I was taking a lot of sick leave. However, I was trying to schedule appointments to minimize the time I took off and the time that Zac was out of school. My position gave me a little flexibility in my hours, so I could take off early one day and make it up later in the week. I tried to only miss an hour or two at most on any given day. I also didn’t want to take him out of school for appointments when it was so hard getting him to school. I could usually secure one of the last appointments of the day.

After about a week or two of not being able to get him to school at all, and constantly being stressed and worried about him, I realized something in my life had to give. Handling it was all on me. His safety was all on me. I got to a point when I realized an extended leave from work was what I needed for my well-being and for my family. I didn’t expect to get paid. I just sent an email to HR asking for extended time off and explained what was going on. Then, HR responded, “We can get you paid discretionary leave.” It was approved, and I was able to take the rest of the school year off. Zac’s medications eventually started working, and then I returned to work like normal.

How did your employer’s paid leave policy impact your ability to care for your son?

It allowed me to stay home with him and still have an income, which was huge.

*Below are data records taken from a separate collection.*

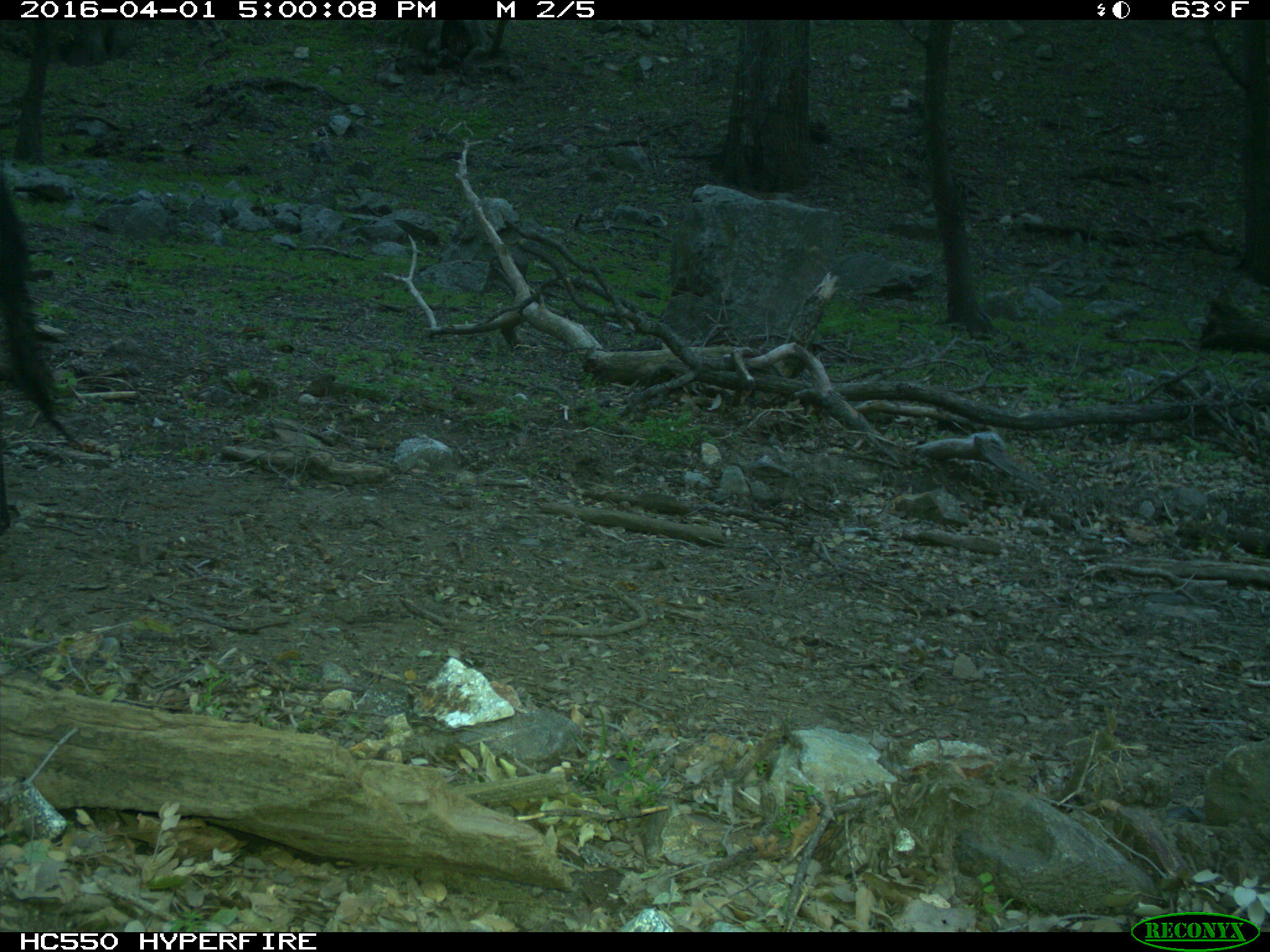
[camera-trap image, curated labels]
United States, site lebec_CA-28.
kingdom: Animalia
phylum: Chordata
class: Mammalia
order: Artiodactyla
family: Bovidae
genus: Bos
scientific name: Bos taurus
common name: domestic cow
Bos taurus (domestic cow).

I was in a position where I knew I was going to have to stay home. There wasn’t anything else I could do. I had to be home when he was home for his safety. I had to supervise his medications and be available to take him to doctor’s appointments. There was no one else locally to help. It was just me. To support us, I originally planned to depend on our Social Security payments that we were still receiving at that time. And, I knew there was still some insurance money remaining. If I had to, I knew there were investments I could dip into. But, that wasn’t at all an ideal choice. Maintaining my family’s financial stability is hard enough already, so the paid leave policy was actually so important for my family. It allowed me to keep my oldest son physically safe, to continue to support both of my sons in general, and to keep all of us financially afloat.  

How is your son doing now?

Zac is so happy at college. He is still taking medication for depression and anxiety now, and I think he will for a long time. But, he is actually thriving at college. He worked hard at the end of that difficult trimester to finish up a couple of his classes. He re-took some classes and did summer school. It was hard work, but it paid off. Actually, he even got inducted into the National Honor Society during his senior year of high school. Between grants and scholarships, he nearly has a full ride for college, where he is studying math education.

All I hope for is that both of my sons continue to thrive. I hope they succeed in college and find jobs that allow them to do the things they love. And, that they eventually give me grandbabies… granddaughters.

Susan is the proud mother of Zac and Brennan. Susan shared her story for Time to Care because she believes that workplace policies that support families are important to cultivating a healthy, happy workplace.

Chelsea Maxwell is the Program Associate of Families Valued, an initiative of the Center for Public Justice, and the contributing editor of Time to Care.